La transparencia debe ser una práctica constante que fortalezca la democracia y la confianza ciudadana y no una promesa.

A finales de 2024, México experimentó cambios significativos en su política de transparencia. El 20 de diciembre, se publicó en el Diario Oficial de la Federación la reforma constitucional que eliminó el Instituto Nacional de Transparencia, Acceso a la Información y Protección de Datos Personales (INAI), transfiriendo sus funciones a la recién creada Secretaría Anticorrupción y Buen Gobierno, específicamente al órgano denominado Transparencia para el Pueblo.

Esta reestructuración ha generado preocupación entre la población y organizaciones, quienes advierten posibles retrocesos en el acceso a la información pública y la rendición de cuentas. La desaparición del INAI, un organismo autónomo que garantizaba el derecho a la información, podría debilitar los mecanismos de vigilancia ciudadana sobre el gobierno. 
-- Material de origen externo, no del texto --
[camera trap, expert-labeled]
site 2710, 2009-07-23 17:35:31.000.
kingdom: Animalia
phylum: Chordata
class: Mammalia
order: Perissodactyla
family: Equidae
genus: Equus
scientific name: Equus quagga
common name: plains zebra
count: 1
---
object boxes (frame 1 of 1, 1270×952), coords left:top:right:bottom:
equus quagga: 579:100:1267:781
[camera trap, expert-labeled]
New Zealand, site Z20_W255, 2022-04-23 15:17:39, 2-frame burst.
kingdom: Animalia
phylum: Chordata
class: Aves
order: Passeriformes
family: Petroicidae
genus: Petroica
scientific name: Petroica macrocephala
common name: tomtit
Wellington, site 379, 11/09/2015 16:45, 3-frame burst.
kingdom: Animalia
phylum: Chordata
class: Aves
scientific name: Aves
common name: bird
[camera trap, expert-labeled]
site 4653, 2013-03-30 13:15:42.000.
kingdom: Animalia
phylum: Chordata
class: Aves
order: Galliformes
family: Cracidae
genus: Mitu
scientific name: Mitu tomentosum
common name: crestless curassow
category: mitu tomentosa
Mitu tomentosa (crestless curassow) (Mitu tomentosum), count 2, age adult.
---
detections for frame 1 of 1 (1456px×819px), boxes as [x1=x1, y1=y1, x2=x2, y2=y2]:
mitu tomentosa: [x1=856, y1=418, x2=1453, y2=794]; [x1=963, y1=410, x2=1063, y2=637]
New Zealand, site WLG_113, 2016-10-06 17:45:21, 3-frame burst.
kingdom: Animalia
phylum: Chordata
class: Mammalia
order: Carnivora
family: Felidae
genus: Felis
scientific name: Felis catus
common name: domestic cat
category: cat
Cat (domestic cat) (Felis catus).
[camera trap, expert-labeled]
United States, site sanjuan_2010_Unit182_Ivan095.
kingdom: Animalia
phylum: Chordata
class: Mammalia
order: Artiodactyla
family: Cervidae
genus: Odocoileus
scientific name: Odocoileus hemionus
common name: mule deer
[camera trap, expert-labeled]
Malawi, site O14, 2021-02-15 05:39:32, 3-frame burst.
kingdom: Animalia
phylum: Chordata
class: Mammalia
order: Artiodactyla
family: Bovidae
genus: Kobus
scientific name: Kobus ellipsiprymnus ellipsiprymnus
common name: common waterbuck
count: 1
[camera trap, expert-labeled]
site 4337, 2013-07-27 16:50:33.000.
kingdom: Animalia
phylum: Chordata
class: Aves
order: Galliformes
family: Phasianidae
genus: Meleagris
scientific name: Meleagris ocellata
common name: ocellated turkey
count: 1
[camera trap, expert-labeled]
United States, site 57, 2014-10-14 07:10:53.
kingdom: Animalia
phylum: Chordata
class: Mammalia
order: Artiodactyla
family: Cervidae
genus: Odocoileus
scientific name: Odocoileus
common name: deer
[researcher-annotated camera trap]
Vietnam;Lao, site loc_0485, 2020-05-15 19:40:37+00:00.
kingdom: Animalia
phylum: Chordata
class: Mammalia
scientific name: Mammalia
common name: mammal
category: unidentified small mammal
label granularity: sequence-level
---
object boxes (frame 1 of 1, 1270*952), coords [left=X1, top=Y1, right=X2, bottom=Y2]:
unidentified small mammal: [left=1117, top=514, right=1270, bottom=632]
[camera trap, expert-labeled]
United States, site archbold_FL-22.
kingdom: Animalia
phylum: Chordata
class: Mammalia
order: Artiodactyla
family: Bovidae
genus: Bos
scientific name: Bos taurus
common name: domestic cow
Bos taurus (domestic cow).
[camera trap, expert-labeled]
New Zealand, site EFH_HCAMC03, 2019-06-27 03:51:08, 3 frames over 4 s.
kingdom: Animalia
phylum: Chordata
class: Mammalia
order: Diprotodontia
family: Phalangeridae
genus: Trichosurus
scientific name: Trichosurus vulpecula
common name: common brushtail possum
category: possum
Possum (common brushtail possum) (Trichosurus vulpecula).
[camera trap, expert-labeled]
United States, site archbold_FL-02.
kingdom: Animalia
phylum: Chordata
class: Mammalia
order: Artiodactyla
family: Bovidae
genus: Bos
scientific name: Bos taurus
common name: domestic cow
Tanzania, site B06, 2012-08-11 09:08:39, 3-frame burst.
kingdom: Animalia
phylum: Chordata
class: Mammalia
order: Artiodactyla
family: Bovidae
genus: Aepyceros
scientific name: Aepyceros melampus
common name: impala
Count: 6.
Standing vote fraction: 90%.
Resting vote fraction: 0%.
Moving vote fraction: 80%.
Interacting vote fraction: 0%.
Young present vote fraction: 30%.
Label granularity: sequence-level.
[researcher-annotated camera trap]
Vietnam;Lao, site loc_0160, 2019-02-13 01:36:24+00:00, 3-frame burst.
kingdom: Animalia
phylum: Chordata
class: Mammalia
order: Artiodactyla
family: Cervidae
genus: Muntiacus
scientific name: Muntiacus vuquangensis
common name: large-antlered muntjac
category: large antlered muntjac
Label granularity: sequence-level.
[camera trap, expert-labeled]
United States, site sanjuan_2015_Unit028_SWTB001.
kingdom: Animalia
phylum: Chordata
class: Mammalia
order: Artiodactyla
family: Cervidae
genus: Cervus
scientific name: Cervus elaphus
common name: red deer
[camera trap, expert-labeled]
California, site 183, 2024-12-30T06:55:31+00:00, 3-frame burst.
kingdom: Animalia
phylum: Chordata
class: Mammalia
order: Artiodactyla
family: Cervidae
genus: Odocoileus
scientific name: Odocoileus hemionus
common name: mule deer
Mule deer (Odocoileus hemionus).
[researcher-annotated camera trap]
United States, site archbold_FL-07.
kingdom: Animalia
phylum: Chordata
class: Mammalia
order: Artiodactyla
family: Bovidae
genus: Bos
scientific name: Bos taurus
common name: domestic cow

En paralelo, México cayó al puesto 140 de 180 países en el Índice de Percepción de la Corrupción 2024, peor posición histórica, reflejando la persistencia de prácticas opacas, por lo que se debe fortalecer a las instituciones encargadas de combatir la corrupción.

Este nuevo modelo busca simplificar la administración, aumentar la transparencia al pueblo, con la finalidad de garantizar la independencia y eficacia de los órganos encargados de esta labor. La transparencia debe ser una práctica constante que fortalezca la democracia y la confianza ciudadana y no una promesa.